→ **EXCERPT TO READ**
--- start ---

Tag Archives: national theatre

Review: People, Places and Things, HOME


People, Places and Things by Duncan MacMillan

HOME, Manchester [27.09.17]

We’re looking at a big, white, lidless, front-less box with a crepe paper-esque back wall. The walls have a tiled effect and a padded air about them. This isn’t the best way to debunk the cliches that surround rehab and psych treatment units but still lets hope what follows is somewhat of an improvement.

Our piece begins with a barrage of sound that can only be likened to being in the middle of an augmented reality of a wild, 90s version of laser tag. We are then dropped into a replica of Chekov’s The Seagull. We are here only briefly until Nina has a nose bleed and time splinters and changes.

People, Places and Things is an exploration of a woman’s drug and alcohol addictions and, her journey through rehab. Though Emma is quite the comedian, there is clearly something very dark and unsettling bothering her. We first encounter Emma as Emma in a reception area. She is on the phone quite frantic giving instructions to the person on the other end about things they need to do in her house. She spends a lot of time calling this person a cunt. It turns out to be her mother. Very affectionate.

--- end ---

(Scene-based reasoning records)
--- start ---

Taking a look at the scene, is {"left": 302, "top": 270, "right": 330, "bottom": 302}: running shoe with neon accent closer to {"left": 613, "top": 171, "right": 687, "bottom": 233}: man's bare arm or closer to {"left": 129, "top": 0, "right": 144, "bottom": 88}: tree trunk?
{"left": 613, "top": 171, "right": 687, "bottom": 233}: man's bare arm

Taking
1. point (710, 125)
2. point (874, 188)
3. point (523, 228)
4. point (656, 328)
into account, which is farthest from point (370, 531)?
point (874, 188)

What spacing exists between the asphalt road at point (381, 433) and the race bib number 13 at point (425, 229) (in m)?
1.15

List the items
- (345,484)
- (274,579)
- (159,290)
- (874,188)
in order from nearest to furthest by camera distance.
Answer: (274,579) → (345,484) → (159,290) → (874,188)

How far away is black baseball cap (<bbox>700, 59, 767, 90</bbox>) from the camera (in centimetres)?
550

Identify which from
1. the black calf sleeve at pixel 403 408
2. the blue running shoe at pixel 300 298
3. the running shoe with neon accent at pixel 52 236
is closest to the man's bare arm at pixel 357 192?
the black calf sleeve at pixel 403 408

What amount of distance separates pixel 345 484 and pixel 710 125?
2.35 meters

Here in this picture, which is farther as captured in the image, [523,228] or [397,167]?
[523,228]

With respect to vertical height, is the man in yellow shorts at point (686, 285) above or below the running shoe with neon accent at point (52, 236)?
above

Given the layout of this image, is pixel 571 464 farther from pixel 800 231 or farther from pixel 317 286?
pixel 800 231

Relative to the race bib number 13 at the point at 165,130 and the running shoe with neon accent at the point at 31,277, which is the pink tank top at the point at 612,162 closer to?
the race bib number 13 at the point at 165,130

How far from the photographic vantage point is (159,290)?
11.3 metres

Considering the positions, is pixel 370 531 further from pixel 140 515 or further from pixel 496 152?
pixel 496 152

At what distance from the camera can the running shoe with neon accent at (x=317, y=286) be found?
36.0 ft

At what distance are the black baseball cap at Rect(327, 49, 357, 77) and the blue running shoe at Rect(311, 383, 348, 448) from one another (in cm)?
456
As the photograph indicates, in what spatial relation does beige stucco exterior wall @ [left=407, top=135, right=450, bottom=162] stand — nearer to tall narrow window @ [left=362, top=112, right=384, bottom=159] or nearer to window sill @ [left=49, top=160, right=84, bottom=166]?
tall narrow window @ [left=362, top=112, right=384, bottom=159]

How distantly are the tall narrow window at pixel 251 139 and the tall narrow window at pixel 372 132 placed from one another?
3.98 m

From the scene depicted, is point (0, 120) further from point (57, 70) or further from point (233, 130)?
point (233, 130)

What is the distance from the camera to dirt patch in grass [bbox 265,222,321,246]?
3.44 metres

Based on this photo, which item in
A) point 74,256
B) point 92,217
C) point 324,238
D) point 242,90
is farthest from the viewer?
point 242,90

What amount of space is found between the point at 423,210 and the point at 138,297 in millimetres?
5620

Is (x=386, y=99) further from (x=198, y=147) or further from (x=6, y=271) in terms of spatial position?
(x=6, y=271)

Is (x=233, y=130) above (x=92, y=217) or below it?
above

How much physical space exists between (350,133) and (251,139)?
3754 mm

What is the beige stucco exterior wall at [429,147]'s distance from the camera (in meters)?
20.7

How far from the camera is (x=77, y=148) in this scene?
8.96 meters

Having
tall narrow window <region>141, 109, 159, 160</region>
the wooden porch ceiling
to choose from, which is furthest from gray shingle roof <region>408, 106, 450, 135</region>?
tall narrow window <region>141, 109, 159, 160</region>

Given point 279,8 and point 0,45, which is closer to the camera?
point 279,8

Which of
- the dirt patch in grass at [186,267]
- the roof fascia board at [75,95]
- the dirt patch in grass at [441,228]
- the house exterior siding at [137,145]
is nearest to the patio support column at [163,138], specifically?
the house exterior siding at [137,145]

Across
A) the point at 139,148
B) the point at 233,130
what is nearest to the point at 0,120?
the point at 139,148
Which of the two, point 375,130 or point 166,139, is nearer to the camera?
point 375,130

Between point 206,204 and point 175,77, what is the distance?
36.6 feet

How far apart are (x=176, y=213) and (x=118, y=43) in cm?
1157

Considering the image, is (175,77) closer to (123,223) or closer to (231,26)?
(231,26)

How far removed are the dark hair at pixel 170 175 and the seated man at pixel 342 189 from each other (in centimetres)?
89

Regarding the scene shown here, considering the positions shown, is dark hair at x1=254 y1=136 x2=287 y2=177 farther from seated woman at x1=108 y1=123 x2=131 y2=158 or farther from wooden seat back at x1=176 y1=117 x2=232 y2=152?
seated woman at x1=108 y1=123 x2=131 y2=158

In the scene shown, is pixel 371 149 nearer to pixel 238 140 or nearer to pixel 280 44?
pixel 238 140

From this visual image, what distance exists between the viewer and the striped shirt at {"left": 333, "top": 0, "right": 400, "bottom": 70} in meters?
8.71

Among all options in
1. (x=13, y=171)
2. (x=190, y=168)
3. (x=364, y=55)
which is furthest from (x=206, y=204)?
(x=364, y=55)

--- end ---

→ **SET PROBLEM 1**
According to the theatre review, who wrote People, Places and Things?
→ **SET PROBLEM 2**
List the adjectives the theatre review uses for the box in its sentence beginning "We’re looking at".

→ **EXERCISE OUTPUT 1**
Duncan MacMillan

→ **EXERCISE OUTPUT 2**
big, white, lidless, front-less